Le “Premier-Monde” des puissances capitalistes avancées et de ses multinationales surexploite le Tiers-Monde sémi-colonial. Le FMI et la Banque Mondiale rationnent le Tiers-Monde. Ils utilisent les prêts, dont les pays du Tiers-Monde ont à tout prix besoin, comme chantage pour obliger ces pays, déjà appauvris, à mettre en œuvre des programme de rigueur qui cassent les services publics et dégradent les conditions de vie. Ils récoltent des milliards de dollars à travers le paiement et l’intérêt de dette. Ces sommes viennent d’Afrique, d’Asie de Sud-Est, et d’Amérique Latine.
L’Organisation Mondiale du Commerce établit les règles du commerce international afin d’aider les Etats riches, et non les Etats pauvres. Les corporations occidentales paient aux travailleurs du Tiers-Monde des salaires qui sont beaucoup plus bas que les salaires versés aux travailleurs des pays riches. Ainsi ils génèrent des profits massifs dans les “sweat shops”, qui privent les travailleurs des droits et des conditions du travail les plus fondamentaux.
REVOLUTION exige :
* L’abolition de la dette due aux banques et aux institutions financières occidentales (un million de milliards de dollars).

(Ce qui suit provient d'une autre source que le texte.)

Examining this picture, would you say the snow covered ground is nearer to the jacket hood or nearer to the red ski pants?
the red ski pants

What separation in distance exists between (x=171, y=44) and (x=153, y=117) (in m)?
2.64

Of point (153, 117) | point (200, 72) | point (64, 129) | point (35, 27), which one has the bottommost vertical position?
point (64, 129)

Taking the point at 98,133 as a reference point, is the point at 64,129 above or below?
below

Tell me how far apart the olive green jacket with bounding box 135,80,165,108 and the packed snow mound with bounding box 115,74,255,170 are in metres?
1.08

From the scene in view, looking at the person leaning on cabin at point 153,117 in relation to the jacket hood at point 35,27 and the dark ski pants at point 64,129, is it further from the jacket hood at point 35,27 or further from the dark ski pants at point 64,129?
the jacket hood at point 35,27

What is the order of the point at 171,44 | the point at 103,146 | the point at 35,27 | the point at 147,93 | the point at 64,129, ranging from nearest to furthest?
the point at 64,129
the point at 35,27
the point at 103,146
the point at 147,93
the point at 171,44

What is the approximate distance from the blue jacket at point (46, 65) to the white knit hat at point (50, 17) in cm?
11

* L’abolition du FMI, de la Banque Mondiale, et de l’Organisation Mondiale du Commerce.
* Refuser de payer – les pays débiteurs doivent renier la dette et refuser de la rembourser.

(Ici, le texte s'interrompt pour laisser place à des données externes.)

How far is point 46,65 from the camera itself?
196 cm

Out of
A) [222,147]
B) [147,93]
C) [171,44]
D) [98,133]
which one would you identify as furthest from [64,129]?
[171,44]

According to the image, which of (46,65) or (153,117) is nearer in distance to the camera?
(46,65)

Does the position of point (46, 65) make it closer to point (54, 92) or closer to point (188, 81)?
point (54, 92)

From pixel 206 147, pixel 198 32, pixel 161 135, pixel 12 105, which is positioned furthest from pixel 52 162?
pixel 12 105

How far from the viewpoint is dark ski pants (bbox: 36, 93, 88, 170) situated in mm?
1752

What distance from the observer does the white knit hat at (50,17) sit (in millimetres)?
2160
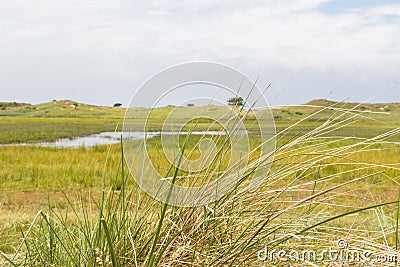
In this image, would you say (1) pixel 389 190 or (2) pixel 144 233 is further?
(1) pixel 389 190

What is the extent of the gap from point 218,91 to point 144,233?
0.72 meters

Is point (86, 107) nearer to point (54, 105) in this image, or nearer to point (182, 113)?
point (54, 105)

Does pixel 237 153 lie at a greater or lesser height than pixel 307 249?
greater

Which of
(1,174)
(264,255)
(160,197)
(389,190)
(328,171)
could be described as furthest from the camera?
(328,171)

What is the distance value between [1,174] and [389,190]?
989 centimetres

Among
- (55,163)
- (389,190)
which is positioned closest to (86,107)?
(55,163)

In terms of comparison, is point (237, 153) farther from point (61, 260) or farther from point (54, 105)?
point (54, 105)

* La nationalisation des entreprises, des banques multinationales et des portefeuilles impérialistes, sous le contrôle ouvrier, sans compensation ni rachat.
* Que les « sweatshops » soit enrayés ; Que le travail des enfants soit interdit ; Qu’un un salaire minimum, que des limites maximales sur le temps de travail hebdomadaire et un code du travail, soient établis par les travailleurs eux-mêmes.

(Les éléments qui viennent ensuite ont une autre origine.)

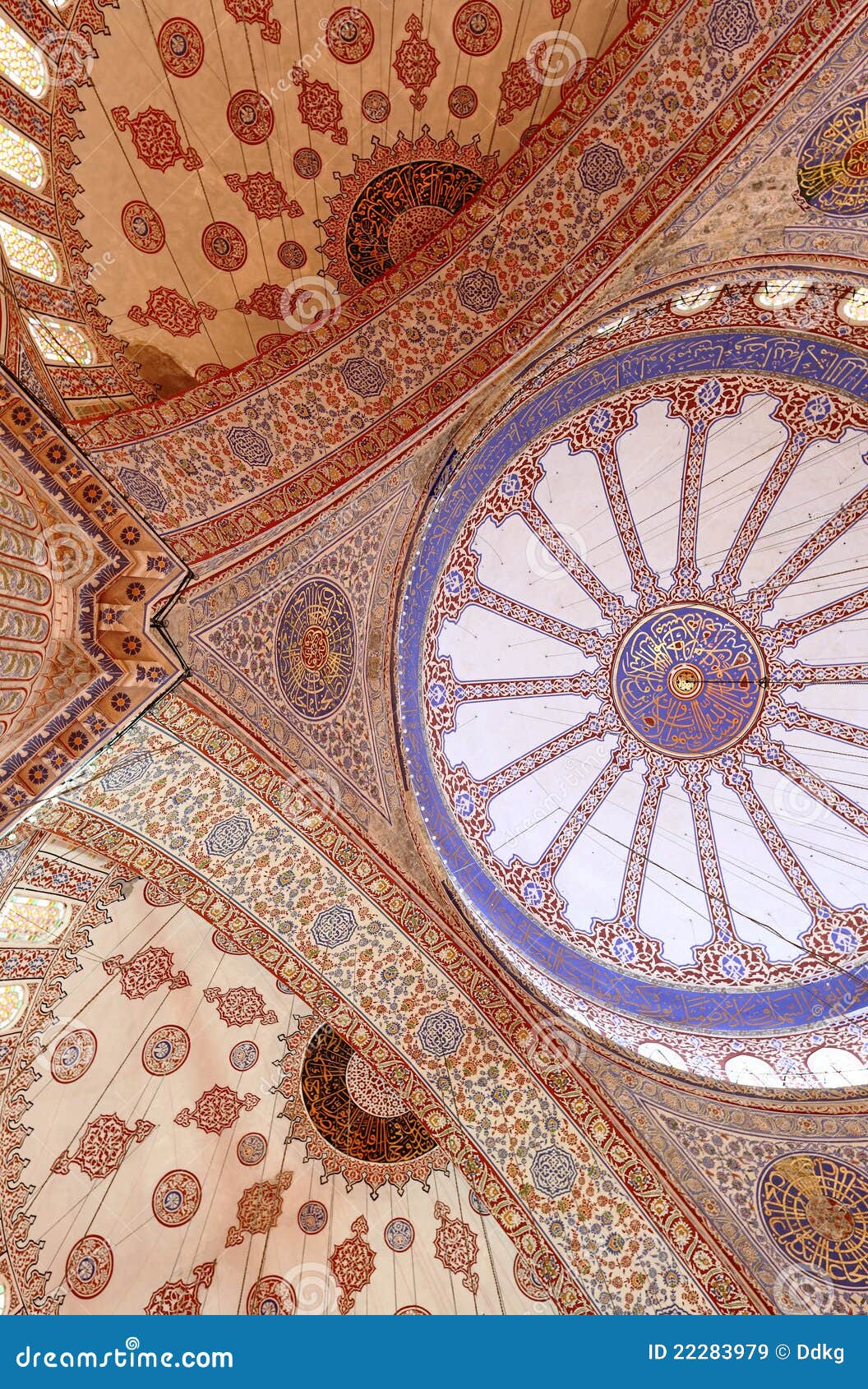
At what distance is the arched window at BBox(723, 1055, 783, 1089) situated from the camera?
521 centimetres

* La nationalisation de la terre et l’organisation de l’agriculture sous le contrôle des co-opératives paysannes.
* Des réparations massives aux Tiers-Monde pour financer un plan d’urgence de reconstruction et de développement durable.
* A bas les dictatures militaires et les régimes répressifs. Droit de vote pour tous ceux qui ont l’age de travailler. Liberté d’expression. Liberté de s’organiser en syndicats et en opposition politique.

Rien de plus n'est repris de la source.